Seino dan Ishida melaporkan beberapa hal yang berhubungan antara osteopenia dan DM, yakni:

a. Adanya peningkatan kalsium, fosfor dan magnesium pada ekskresi urin disebabkan peningkatan intensitas glikosuria. Nair dkk. menunjukkan bahwa serum kalsium dan PTH pada penderita DM lebih rendah daripada kelompok kontrol.

b. Metabolisme vitamin D berkurang. Frazer dkk melaporkan bahwa level 1,25(OH)2D (dihydroxyvitamin), lebih rendah pada pasien DM.

c. Defisiensi insulin dapat mengurangi aktivitas osteoblast (Seino dan Ishida, 1995). Penelitian yang dilakukan oleh Oz dkk. (2006) pada 52 pasien dengan DM tipe 2 menunjukkan bahwa pada pasien DM tipe 2 terjadi penurunan pembentukan tulang, bukan resorpsi tulang. Oz dkk. (2006) mencatat penanda biokomia (biochemical markers) metabolisme tulang pada DM seperti serum osteocalcin, BAP dan CTx. Dan ketika Oz dkk. (2006) membandingkan dengan kelompok kontrol, dijumpai perbedaan yang signifikan diantara kedua kelompok. Level serum osteocalcin dan CTx menurun pada pasien DM pria serta level osteocalcin and BAP menurun pada pasien DM wanita.

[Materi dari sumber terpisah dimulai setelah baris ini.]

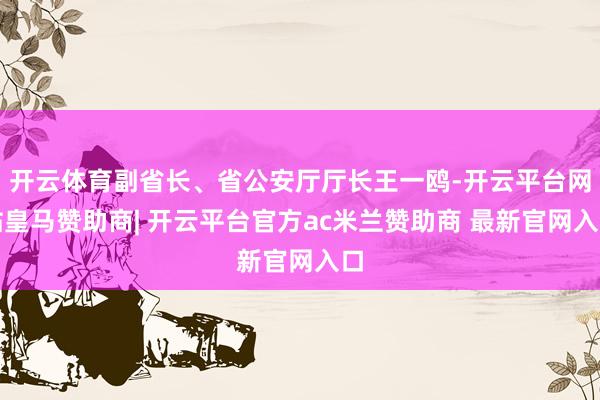 开云体育副省长、省公安厅厅长王一鸥-开云平台网站皇马赞助商| 开云平台官方ac米兰赞助商 最新官网入口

Menurut penelitian yang dilakukan oleh Takizawa dkk. (2003), kehilangan mineral tulang merupakan salah satu komplikasi kronis DM tipe 2. Ketidakseimbangan kalsium yang disebabkan ekskresi kalsium urin yang meningkat dan penurunan penyerapan kalsium oleh usus dapat terjadi dikarenakan perubahan metabolisme vitamin D dan atau fungsi paratiroid yang menurun. Pada proses metabolisme sel tulang, pembentukan tulang oleh osteoblas ditekan oleh perubahan metabolisme vitamin D, hipoparatiroidisme, hiperglikemia kronis dan aksi insulin yang tidak memadai. Di sisi lain, resorpsi tulang oleh osteoklas sedikit meningkat akibat perubahan tersebut. Sistem fungsional tulang yang tidak seimbang antara osteoblas dan osteoklas pada diabetes mellitus tipe 2 dapat mengakibatkan hilangnya kepadatan tulang (Takizawa et al., 2003)

Beberapa mekanisme yang berperan pada DM tipe 1dan 2 yang berhubungan dengan osteopenia, meliputi gangguan regulasi vitamin D, hormon parathyroid (PTH)

dan metabolisme mineral tulang serta keseimbangan kaslium. Hormon PTH adalah hormon yang berperan penting dalam menjaga metabolime tulang. Jika hormon PTH berlebih, maka akan mengakibatkan osteolisis. Hormon PTH juga merupakan stimulus dalam pembentukan vitamin D dan aktivitas osteoblast. Dengan kata lain, jika hormon PTH berkurang, maka level vitamin D dan aktivitas osteoblast juga berkurang (Dobnig, 2006; Takizawa et al., 2003).